Rodrigo Portella, o “cara” por trás de “Tom na Fazenda” e “Ficções”

O diretor e dramaturgo Rodrigo Portella, em foto de Fabio Alcover/Divulgação

O diretor e dramaturgo Rodrigo Portella, em foto de Fabio Alcover/Divulgação

Ao Culturadoria, o diretor Rodrigo Portella fala sobre as montagens que, coincidentemente, poderão ser vistas este final de semana em BH

Patrícia Cassese | Editora Assistente

Com apenas 45 anos de idade, Rodrigo Portella já totaliza 30 anos de percurso no território das artes cênicas. Sim, ele começou a se enveredar por esta seara ainda adolescente, quando se inscreveu em um curso, ainda em sua cidade natal, Três Rios, Rio de Janeiro.

Certo, o fascínio do garoto pela ribalta já havia se manifestado antes – precisamente na infância, quando foi pela primeira vez ao teatro, assistir a uma montagem (no caso, a do clássico “Pluft, o Fantasminha”, de Maria Clara Machado).

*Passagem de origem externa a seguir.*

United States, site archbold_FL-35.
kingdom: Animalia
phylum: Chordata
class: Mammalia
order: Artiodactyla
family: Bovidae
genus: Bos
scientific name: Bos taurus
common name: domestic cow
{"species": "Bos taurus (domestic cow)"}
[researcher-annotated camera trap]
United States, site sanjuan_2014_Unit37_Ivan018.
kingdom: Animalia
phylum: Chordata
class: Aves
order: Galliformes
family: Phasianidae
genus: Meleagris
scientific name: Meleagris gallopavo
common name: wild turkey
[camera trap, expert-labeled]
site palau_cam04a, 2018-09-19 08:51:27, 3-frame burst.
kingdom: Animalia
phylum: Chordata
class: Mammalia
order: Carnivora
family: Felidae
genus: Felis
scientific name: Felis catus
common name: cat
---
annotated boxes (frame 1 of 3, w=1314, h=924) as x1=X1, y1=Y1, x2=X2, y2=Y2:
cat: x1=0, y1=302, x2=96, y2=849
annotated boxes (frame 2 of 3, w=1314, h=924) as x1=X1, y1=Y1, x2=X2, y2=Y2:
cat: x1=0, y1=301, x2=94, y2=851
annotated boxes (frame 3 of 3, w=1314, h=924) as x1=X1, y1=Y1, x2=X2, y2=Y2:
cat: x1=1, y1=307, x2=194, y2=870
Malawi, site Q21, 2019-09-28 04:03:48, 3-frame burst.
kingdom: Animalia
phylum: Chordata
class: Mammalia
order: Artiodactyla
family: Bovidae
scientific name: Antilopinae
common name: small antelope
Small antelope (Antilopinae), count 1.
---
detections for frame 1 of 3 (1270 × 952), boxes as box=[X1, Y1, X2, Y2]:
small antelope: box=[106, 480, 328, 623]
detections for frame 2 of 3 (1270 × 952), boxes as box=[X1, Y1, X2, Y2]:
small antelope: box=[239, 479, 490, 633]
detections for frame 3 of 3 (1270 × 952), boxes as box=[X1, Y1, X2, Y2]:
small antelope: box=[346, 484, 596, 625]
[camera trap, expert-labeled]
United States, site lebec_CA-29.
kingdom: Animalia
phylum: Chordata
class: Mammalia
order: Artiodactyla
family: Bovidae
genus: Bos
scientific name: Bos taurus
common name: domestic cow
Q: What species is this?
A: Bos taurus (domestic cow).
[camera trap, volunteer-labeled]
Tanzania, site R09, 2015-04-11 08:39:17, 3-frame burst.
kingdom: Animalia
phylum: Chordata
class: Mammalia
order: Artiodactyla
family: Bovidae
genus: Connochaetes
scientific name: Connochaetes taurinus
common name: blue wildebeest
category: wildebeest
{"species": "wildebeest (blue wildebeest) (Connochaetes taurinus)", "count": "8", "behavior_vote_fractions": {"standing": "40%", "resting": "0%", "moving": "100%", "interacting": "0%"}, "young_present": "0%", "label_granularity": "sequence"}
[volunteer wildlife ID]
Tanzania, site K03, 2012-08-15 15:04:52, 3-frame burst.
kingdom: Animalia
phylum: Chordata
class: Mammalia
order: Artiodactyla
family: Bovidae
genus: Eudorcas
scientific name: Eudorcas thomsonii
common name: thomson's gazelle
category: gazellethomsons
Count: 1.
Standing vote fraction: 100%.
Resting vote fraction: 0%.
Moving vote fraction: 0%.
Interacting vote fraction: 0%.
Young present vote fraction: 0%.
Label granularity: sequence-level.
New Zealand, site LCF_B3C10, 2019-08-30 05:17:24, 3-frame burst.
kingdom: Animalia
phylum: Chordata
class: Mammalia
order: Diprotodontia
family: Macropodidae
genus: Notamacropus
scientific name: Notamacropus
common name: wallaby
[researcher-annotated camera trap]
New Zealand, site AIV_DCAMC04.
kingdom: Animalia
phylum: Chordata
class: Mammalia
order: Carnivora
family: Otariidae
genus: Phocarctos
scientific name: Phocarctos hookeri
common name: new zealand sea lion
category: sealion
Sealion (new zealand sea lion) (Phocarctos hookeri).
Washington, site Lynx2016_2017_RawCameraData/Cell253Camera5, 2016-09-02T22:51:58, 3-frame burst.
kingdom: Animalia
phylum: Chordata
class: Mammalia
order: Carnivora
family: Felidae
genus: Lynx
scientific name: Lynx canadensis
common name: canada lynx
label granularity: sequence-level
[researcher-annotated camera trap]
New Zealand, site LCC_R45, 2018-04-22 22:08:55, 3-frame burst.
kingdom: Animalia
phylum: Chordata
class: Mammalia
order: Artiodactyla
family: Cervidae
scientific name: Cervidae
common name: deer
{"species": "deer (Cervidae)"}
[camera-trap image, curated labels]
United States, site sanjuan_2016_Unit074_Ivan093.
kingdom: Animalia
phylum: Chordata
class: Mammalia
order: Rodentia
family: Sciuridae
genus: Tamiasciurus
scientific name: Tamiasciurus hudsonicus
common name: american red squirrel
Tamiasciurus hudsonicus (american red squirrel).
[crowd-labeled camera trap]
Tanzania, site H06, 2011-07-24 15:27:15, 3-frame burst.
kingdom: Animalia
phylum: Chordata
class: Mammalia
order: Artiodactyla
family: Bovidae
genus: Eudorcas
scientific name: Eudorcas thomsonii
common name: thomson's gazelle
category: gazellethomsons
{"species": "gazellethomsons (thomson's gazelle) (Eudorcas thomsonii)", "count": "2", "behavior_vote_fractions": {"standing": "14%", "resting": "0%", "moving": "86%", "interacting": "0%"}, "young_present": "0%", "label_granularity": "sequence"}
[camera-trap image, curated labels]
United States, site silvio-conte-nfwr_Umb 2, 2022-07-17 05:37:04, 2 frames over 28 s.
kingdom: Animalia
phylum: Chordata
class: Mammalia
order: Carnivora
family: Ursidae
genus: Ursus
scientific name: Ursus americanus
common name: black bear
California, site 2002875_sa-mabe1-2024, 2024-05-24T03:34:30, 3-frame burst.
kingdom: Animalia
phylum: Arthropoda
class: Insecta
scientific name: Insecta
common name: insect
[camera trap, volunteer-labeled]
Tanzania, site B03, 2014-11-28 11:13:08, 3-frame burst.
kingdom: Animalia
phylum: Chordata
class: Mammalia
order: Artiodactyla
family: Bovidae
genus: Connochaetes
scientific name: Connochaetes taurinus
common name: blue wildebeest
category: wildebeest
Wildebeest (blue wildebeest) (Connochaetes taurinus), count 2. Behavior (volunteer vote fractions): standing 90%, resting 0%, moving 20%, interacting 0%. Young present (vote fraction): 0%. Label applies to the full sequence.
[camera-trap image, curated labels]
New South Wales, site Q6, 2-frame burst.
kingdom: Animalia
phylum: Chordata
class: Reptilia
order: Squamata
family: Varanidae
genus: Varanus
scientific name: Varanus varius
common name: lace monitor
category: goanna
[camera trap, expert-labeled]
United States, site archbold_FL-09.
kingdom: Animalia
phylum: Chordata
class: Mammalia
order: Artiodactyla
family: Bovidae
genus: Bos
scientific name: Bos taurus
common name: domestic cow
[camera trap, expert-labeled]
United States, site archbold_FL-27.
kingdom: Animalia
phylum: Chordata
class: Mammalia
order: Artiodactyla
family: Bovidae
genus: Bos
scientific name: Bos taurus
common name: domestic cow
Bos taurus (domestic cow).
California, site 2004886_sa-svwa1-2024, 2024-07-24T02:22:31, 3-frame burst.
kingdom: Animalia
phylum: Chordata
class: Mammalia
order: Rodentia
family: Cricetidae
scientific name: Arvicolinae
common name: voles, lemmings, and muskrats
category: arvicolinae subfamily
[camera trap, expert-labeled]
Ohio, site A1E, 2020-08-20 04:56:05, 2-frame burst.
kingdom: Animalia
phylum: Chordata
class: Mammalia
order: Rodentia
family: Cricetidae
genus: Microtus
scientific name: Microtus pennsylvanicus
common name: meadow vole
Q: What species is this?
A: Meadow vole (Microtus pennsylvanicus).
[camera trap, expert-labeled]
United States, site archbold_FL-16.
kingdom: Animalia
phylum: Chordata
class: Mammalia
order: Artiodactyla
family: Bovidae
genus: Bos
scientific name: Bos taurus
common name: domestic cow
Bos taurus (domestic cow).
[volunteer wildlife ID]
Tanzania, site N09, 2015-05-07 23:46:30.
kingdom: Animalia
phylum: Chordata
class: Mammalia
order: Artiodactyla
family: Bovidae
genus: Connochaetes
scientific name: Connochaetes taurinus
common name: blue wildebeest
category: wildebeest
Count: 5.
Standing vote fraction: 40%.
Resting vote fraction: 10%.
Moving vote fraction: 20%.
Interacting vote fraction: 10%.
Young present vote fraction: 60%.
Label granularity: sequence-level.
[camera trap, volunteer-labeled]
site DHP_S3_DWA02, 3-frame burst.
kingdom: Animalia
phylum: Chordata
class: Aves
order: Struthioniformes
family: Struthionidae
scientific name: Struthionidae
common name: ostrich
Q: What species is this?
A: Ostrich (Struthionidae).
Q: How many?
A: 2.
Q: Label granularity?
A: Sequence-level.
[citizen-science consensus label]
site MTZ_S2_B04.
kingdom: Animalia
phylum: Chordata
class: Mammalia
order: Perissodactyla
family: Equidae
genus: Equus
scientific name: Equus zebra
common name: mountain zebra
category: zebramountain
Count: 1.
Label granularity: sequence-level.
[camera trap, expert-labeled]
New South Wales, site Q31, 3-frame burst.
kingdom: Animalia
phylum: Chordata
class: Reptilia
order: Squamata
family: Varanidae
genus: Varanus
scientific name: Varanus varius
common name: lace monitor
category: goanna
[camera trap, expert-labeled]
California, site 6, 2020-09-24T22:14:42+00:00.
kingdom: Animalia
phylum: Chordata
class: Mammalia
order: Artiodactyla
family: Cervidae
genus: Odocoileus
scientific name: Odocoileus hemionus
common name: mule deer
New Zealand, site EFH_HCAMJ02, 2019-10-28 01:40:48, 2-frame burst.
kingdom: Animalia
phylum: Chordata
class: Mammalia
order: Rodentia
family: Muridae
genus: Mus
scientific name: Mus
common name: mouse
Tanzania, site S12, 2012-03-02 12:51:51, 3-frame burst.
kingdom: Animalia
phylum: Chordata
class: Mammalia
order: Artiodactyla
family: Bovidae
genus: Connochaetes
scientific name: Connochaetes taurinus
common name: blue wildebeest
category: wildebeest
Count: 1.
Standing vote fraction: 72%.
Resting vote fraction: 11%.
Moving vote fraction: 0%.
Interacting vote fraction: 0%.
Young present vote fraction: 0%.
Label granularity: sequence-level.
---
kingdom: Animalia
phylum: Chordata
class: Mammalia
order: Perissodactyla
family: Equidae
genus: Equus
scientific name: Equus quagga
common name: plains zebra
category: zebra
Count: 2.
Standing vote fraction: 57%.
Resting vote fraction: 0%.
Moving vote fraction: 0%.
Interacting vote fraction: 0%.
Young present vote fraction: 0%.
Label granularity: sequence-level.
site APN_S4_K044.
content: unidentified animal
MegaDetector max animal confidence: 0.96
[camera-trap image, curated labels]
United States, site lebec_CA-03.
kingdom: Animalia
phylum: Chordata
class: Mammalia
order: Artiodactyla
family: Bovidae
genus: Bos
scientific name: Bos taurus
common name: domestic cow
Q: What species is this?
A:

Provavelmente, mesmo aos 15 anos, e já imbuído da decisão de seguir este percurso, Rodrigo não imaginava chegar onde chegou, com tantos sucessos de público e de crítica no currículo. E, consequentemente, por conta deles tendo angariado uma pá dos mais importantes prêmios do setor no curso dos anos.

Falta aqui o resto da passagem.